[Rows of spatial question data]

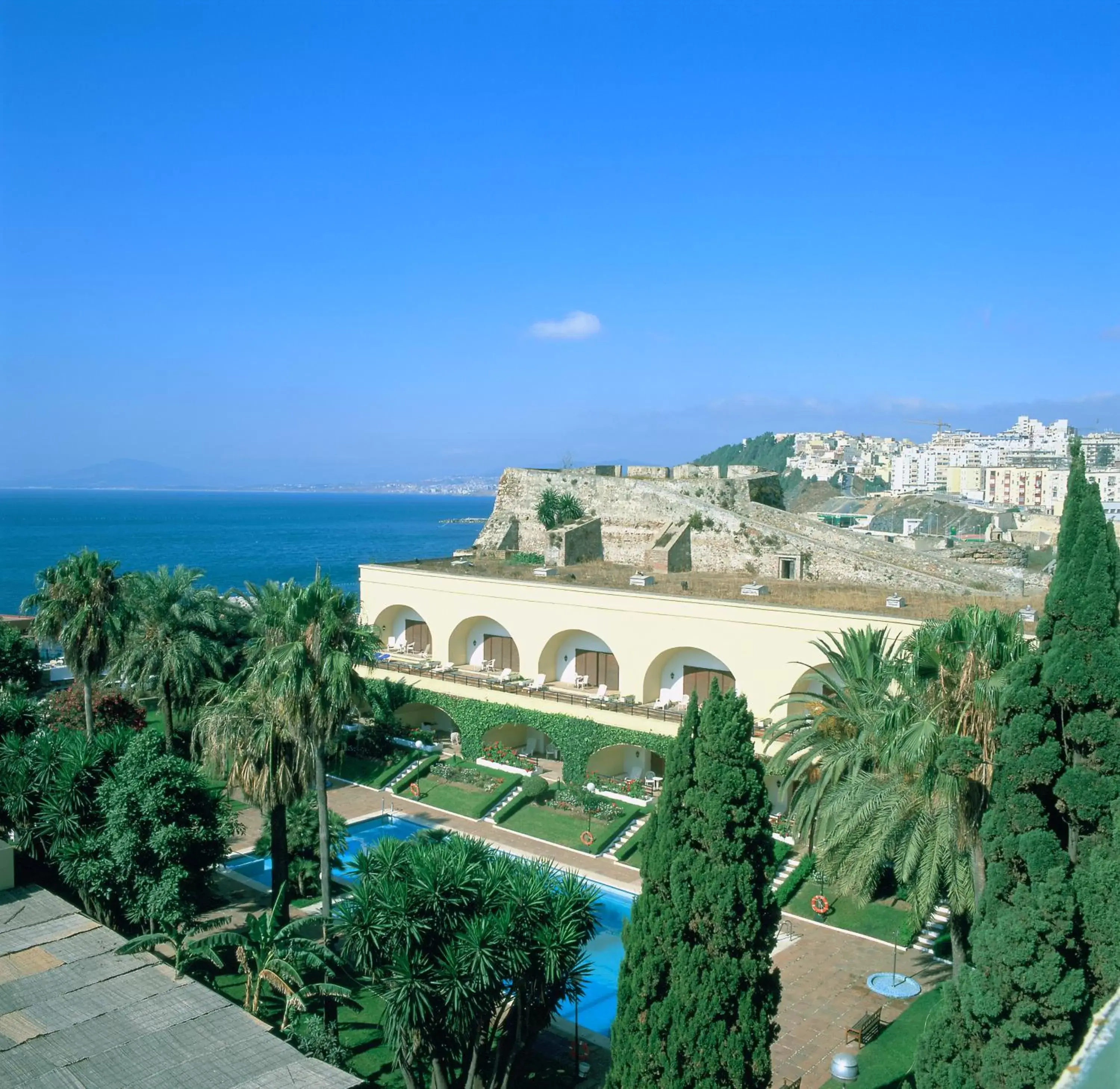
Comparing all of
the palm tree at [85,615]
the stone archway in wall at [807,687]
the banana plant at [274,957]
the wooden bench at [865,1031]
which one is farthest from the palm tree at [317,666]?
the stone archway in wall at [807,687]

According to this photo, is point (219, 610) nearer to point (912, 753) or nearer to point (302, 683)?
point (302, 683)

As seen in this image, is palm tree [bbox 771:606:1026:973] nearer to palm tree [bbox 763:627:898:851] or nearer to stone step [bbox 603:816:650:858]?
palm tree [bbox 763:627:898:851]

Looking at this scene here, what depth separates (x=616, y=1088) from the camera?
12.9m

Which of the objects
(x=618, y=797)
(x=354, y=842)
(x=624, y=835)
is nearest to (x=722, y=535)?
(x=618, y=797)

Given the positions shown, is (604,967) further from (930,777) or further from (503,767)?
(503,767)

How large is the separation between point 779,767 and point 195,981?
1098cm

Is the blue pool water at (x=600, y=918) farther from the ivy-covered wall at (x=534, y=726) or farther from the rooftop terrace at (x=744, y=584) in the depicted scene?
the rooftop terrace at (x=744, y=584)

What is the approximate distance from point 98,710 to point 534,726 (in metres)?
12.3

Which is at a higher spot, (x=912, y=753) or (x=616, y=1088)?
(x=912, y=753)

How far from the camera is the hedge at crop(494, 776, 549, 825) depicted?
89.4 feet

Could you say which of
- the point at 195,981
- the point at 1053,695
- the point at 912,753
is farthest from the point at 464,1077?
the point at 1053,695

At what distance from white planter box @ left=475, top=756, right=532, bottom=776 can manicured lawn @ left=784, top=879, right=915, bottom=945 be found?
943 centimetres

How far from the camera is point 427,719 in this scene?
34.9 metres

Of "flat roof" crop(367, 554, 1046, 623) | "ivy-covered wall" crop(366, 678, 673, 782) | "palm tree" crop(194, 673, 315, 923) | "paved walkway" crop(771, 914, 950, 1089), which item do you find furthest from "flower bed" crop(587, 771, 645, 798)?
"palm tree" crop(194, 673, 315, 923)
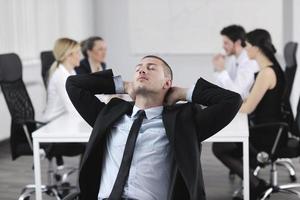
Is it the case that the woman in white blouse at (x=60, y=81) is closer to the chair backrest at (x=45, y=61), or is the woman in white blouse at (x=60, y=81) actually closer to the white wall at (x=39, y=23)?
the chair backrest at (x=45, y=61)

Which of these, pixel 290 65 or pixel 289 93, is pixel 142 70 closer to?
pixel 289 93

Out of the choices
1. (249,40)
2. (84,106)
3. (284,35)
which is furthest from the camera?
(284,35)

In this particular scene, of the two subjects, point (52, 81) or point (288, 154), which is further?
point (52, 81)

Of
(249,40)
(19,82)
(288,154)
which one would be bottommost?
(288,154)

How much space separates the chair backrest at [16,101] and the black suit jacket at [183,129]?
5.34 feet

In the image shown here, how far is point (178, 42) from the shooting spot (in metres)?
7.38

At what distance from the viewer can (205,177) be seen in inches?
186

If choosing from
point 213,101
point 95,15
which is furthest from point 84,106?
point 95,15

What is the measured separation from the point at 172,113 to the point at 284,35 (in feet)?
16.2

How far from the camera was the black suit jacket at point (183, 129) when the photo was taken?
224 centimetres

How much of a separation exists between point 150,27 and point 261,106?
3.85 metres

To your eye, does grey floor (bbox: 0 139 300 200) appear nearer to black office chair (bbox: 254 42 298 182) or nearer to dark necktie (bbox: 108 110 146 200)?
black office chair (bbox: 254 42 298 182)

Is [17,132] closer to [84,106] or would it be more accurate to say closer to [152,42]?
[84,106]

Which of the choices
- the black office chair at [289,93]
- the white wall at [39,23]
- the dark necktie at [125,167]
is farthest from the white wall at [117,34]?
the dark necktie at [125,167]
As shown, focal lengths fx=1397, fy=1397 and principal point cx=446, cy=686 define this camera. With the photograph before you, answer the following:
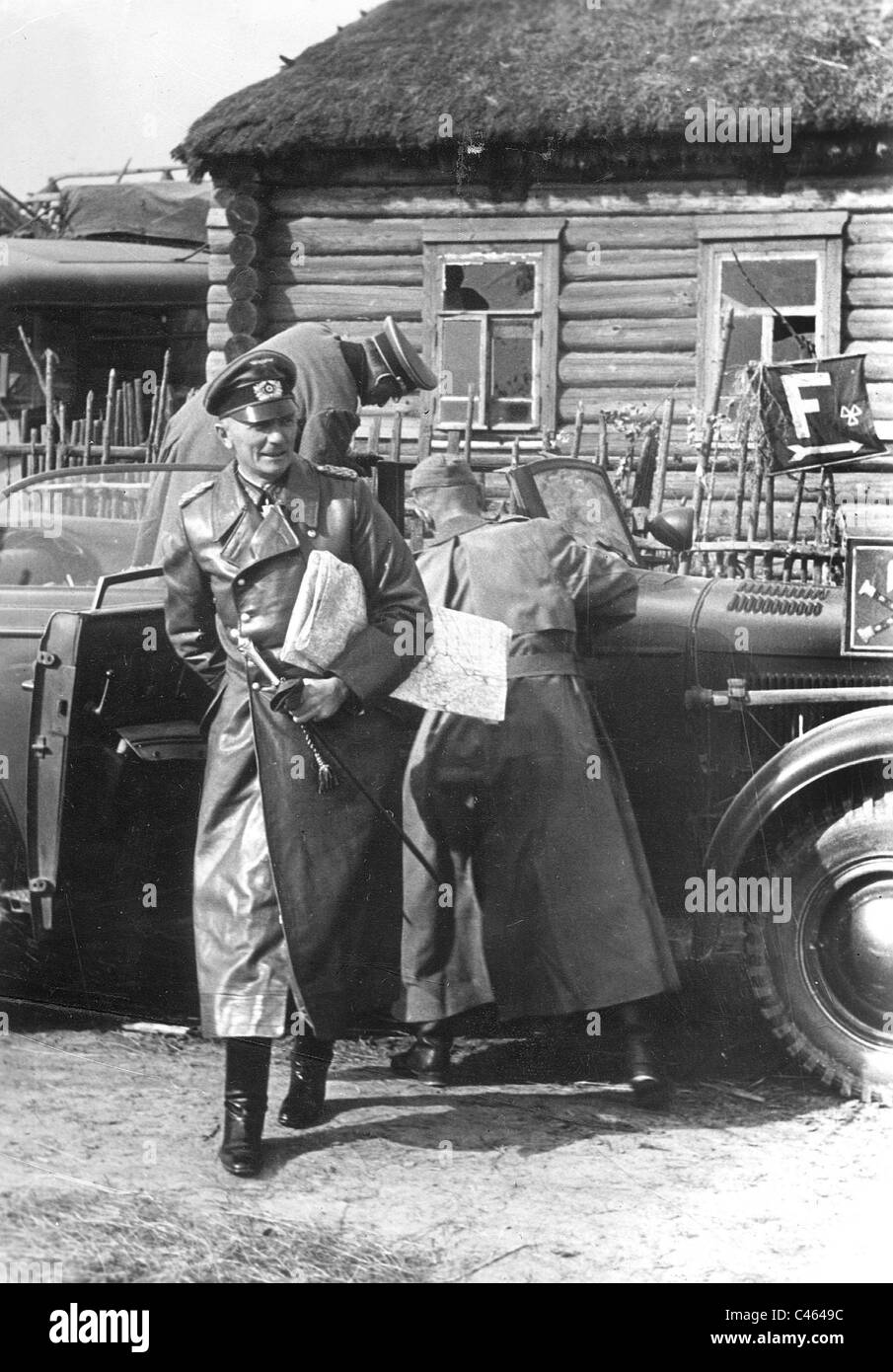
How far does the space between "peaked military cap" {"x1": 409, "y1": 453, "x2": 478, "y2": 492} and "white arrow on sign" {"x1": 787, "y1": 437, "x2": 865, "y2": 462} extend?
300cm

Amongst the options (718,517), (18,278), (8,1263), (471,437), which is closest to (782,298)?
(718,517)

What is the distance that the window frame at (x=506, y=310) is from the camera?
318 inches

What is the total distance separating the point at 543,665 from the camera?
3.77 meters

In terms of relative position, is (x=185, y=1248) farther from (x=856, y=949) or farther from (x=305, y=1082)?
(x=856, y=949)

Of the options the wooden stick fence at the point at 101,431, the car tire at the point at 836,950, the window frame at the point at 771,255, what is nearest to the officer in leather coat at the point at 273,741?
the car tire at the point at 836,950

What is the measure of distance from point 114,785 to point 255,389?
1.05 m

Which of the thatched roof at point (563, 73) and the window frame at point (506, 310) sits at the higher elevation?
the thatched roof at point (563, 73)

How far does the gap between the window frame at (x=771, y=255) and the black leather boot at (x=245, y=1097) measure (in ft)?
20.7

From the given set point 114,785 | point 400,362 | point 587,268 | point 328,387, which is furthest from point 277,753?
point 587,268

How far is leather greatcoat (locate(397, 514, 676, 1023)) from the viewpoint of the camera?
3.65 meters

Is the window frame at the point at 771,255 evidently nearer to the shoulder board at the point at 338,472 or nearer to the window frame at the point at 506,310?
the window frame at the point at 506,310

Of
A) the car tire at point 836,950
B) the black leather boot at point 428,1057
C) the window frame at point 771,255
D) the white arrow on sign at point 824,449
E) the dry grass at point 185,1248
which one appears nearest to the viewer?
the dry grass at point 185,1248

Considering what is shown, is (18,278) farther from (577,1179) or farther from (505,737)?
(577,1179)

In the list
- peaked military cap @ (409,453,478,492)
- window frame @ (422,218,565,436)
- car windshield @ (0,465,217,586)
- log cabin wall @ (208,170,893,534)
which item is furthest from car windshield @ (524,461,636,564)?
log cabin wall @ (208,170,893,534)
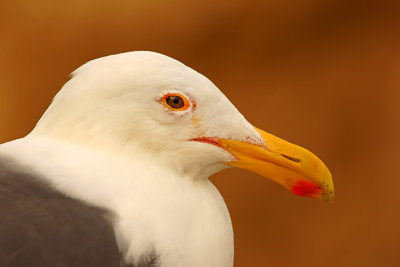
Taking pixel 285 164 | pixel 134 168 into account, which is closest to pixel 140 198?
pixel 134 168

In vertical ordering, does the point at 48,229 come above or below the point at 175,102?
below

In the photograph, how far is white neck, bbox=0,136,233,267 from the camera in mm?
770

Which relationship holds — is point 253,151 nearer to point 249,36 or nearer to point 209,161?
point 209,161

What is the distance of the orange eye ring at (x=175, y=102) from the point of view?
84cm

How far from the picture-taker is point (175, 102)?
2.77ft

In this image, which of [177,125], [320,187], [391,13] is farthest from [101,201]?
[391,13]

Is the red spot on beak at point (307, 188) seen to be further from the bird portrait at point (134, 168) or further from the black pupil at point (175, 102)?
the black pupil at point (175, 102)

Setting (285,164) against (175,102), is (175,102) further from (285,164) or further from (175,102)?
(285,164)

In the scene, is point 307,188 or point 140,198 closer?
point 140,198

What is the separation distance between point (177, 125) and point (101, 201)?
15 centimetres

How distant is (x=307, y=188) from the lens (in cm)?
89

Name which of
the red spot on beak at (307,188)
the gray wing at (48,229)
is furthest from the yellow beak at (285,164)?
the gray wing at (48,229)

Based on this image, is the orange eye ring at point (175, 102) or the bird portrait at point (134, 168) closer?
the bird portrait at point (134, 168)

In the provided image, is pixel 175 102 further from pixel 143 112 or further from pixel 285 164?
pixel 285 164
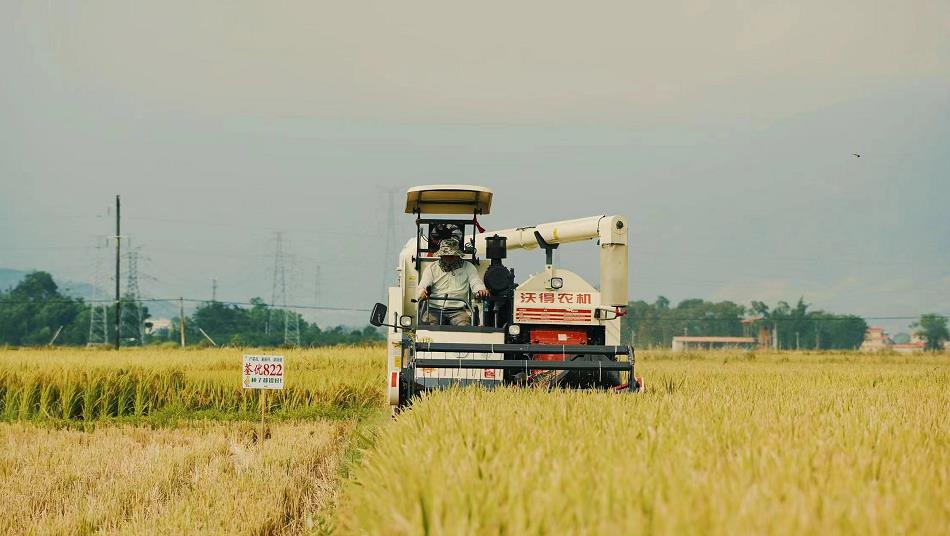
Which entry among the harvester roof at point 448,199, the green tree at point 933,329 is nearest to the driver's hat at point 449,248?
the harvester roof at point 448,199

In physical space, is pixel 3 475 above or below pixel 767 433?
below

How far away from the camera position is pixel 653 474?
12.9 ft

[What the task asks] Write out again the data between the lines holding "What is the measured" and "3.85 metres", inclusive, with the requests unchanged and each distance value in the answers multiplied by 0.7. Round each product to the same number of decimal places as the original value, rounding halves up.

[Response to the exercise]
What is the measured separation from the point at 172,113 to the point at 284,35 (in feet)?
11.3

How far from the camera was the black suit jacket at point (183, 129) when the photo was taken?
157 centimetres

How much of a separation exists between point 150,27 and point 261,106?
2.70 metres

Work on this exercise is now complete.